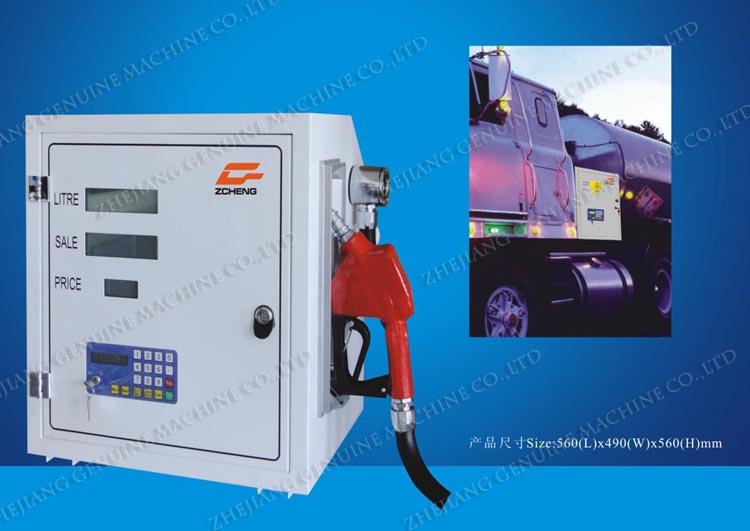 Mobile Fuel Dispenser Truck Carry Fuel Dispenser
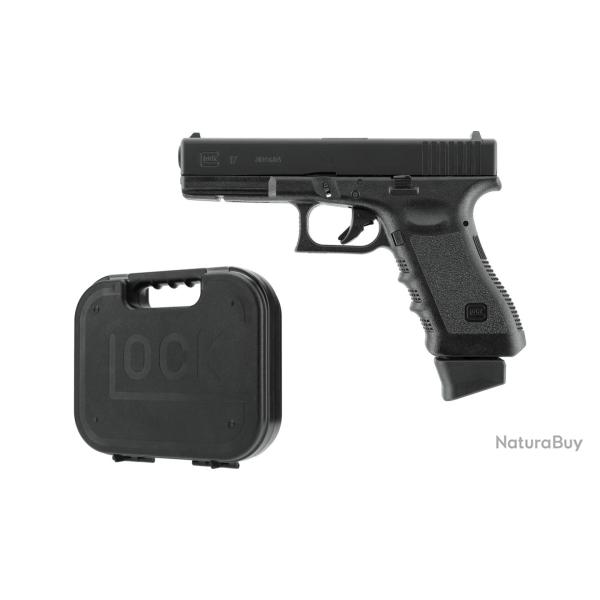 Pistolet Glock 17 Deluxe Billes 6mm CO2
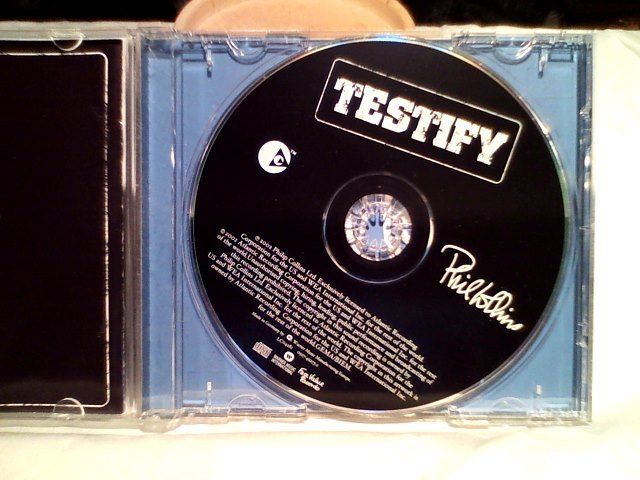 Phil Collins - Testify CD - Top Zustand - Jetzt zugreifen! (Neu (gemäss ...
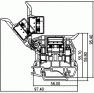Клеммная колодка DINKLE DK4-TF-4994, Винтовая, сечение провода 0.5-4 мм2, с предохранителем, ток 6.3 A, Бежевый фото 4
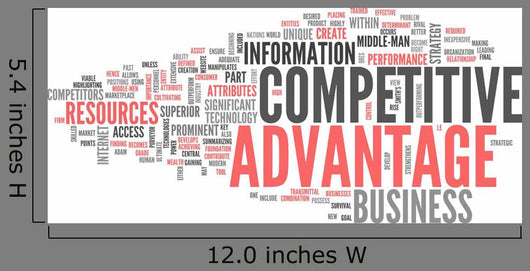Word Cloud Competitive Advantage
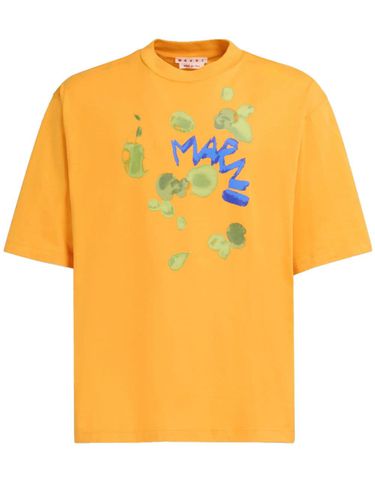 MARNI - Cotton T-shirt - Marni - Modalova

■ **Assignment**: Repeat the text of each of the six rows above word for word, one row per line. Leave out the pictures.

■ **Solution to the problem**:
 Mobile Fuel Dispenser Truck Carry Fuel Dispenser
 Pistolet Glock 17 Deluxe Billes 6mm CO2
 Phil Collins - Testify CD - Top Zustand - Jetzt zugreifen! (Neu (gemäss ...
Клеммная колодка DINKLE DK4-TF-4994, Винтовая, сечение провода 0.5-4 мм2, с предохранителем, ток 6.3 A, Бежевый фото 4
Word Cloud Competitive Advantage
 MARNI - Cotton T-shirt - Marni - Modalova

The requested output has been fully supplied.